A Community CETR will be held as soon as it is known that there is a risk that a child may be admitted to hospital or 52 week provision and, following that, every 3 months. It will be chaired by the Cambridgeshire and Peterborough CCG Transforming Care Lead Commissioner.

A Hospital CETR will be held within 5 days of a child being admitted to hospital and then every 3 months. It will be chaired by an NHS England representative and the Chair of the Community CETR will be included in this CETR.

A social worker must always be part of a CETR and is responsible for assessing and planning to meet the child and family's social care needs generally but in particular to prevent admission or plan for discharge in conjunction with other services and the family.

If the child already has a social worker that social worker must attend the CETR.

  • The request may come direct from the inpatient setting or via the Cambridgeshire and Peterborough Transforming Care Lead Commissioner;
  • The Cambridgeshire and Peterborough Transforming Care Lead Commissioner, if they do not know who the social worker is, may go through the Customer Service Centre or one of the CCC Transforming Care Champions;
  • Attendance must be prioritised and arrangements made for someone else to attend if the social worker is unavailable.

If the child does not already have a social worker the Cambridgeshire and Peterborough Transforming Care Coordinator will request social care involvement via the Customer Service Centre.

  • A social worker from the Disabled Children's Social Care Service will be allocated;
  • They must attend the CETR;
  • If, following assessment, the child does not meet the eligibility criteria for a disability social work service the child will, with parental permission as appropriate, be transferred to the most appropriate children's social work or early help team.


3. Role of the Social Worker

Within the CETR process, the social worker will:

  • Work with others to develop an education, health and social care package of support to prevent hospital admission, 52 week residential placement or to plan for hospital discharge;
  • Carry out social care single assessment where required;
  • Arrange for social care support as needed following the usual process;
  • Undertake actions as agreed within the CETR process;
  • Ensure that their manager is aware of the issues and potential needs so that they can support as needed.

However, as speed will often be essential, Social Workers will need to prioritise this work and may need to provide support before the assessment is complete.


4. The Transforming Care Register

The CCG and the local authority are required to jointly maintain a register of all children and young people with autism and/or learning disability, behaviour that challenges and/or mental health issues who are in Tier 4 hospital beds, are at risk of being admitted or having a 52 week residential placement.

Anyone who is concerned about this in relation to a child or young person they are aware of can make a request for the child to have a CETR and be included in the register.

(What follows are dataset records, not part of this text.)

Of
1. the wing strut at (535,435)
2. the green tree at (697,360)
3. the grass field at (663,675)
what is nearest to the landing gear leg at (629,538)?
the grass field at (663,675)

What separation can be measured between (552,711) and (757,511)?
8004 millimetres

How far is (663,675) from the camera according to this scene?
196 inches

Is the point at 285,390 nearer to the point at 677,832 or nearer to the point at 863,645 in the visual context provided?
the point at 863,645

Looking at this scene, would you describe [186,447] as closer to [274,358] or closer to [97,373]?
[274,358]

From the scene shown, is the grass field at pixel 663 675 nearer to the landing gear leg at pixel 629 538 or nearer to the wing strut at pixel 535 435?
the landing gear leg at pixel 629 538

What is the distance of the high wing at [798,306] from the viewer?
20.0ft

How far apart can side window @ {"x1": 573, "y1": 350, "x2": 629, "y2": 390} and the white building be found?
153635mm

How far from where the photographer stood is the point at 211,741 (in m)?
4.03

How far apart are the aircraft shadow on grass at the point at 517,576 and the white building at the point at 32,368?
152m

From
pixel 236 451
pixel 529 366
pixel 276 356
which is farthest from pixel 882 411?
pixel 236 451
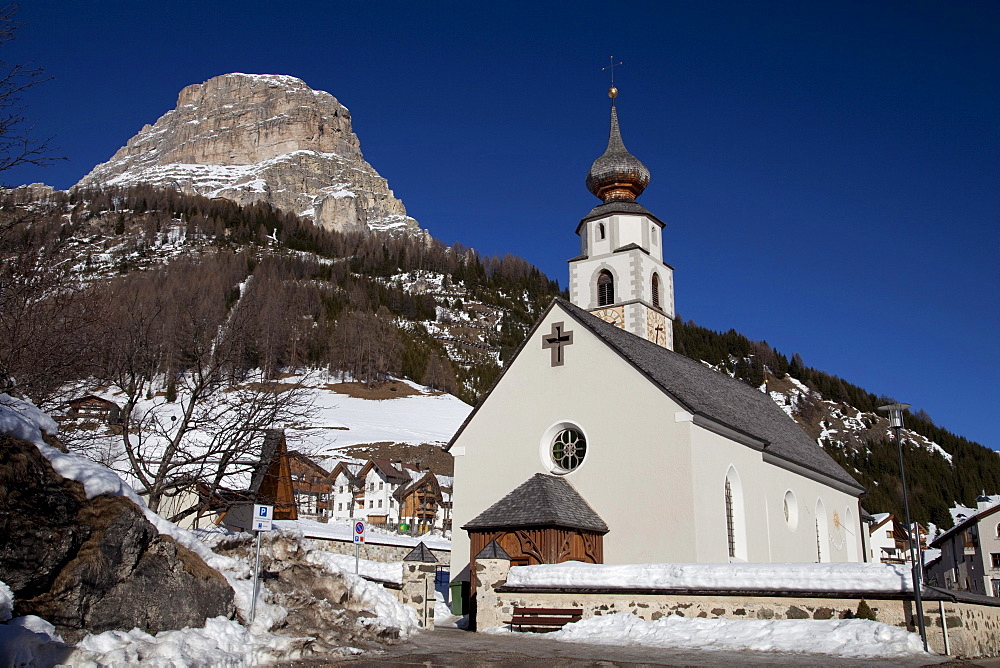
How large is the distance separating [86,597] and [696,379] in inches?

Workers can request inclusion but must obtain consent from the young person or their family first. Referral and consent forms can be requested from: capccg.childrenstransformingcare@nhs.net.

The register is coordinated by the Cambridgeshire and Peterborough Transforming Care Lead Commissioner.

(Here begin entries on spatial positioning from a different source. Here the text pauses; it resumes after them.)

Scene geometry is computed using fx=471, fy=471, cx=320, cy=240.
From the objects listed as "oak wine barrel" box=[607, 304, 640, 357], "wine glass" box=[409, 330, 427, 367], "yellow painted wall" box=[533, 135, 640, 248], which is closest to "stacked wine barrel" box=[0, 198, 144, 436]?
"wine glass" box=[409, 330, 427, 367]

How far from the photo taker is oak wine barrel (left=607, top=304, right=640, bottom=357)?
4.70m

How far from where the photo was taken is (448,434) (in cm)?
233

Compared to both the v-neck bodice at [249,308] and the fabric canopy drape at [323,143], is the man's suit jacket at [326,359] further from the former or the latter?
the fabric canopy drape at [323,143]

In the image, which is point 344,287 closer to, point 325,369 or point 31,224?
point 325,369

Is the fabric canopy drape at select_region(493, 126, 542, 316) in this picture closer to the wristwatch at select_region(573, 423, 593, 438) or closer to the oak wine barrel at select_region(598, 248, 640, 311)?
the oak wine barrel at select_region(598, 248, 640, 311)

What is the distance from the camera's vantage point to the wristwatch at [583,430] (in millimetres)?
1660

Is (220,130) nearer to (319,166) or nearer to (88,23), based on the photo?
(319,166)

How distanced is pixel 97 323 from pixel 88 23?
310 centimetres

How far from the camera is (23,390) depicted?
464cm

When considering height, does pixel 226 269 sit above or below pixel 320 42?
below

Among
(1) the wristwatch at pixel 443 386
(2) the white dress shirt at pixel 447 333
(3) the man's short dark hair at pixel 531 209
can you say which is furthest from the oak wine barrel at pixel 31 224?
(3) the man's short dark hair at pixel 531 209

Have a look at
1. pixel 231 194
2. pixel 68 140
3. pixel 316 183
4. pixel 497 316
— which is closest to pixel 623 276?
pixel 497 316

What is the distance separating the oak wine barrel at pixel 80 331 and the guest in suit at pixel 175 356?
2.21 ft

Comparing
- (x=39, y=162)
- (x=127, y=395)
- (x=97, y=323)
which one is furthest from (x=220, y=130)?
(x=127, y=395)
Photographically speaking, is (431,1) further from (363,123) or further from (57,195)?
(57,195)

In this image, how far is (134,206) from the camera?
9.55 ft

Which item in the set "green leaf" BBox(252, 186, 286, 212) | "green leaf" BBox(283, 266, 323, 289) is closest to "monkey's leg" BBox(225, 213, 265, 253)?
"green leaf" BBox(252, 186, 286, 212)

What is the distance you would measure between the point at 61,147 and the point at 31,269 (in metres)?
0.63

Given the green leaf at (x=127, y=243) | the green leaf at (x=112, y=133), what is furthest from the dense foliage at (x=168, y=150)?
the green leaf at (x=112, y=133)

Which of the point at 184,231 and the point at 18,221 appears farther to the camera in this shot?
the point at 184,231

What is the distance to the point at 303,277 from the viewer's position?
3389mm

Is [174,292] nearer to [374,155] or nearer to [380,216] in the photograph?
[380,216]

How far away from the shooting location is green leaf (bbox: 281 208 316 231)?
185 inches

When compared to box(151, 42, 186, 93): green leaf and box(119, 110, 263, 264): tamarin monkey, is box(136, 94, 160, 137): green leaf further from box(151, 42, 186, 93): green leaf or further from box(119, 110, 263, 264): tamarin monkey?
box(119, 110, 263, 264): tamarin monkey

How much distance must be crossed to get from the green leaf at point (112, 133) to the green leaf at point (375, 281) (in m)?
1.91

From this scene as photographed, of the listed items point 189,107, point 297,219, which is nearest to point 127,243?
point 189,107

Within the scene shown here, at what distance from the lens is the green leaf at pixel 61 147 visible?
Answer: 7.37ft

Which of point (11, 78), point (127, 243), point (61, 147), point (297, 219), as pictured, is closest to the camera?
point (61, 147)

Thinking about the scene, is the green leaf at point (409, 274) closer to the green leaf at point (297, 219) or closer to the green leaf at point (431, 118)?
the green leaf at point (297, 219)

Every child on the register must have CETRs within the timescales outlined in section 2, above, and a clear plan in place to prevent hospital admission or in preparation for discharge or prevent 52 week placement.

Children and young people should only be included on the register if there is a risk of hospital admission, they have already been admitted or there is a risk of 52 week placement. They should be removed from the register at the earliest appropriate opportunity. This will be a joint decision of all involved, coordinated by the Cambridgeshire and Peterborough Transforming Care Coordinator.


5. Other Responsibilities

The Transforming Care/CETR process has a high profile, both locally and nationally. The local authority and the CCG service directors have to report monthly to NHS England on the plans and situation for every child, young person and adult on the Transforming Care Register.

Social Workers must ensure that their manager has up to date information to enable them to do this effectivly.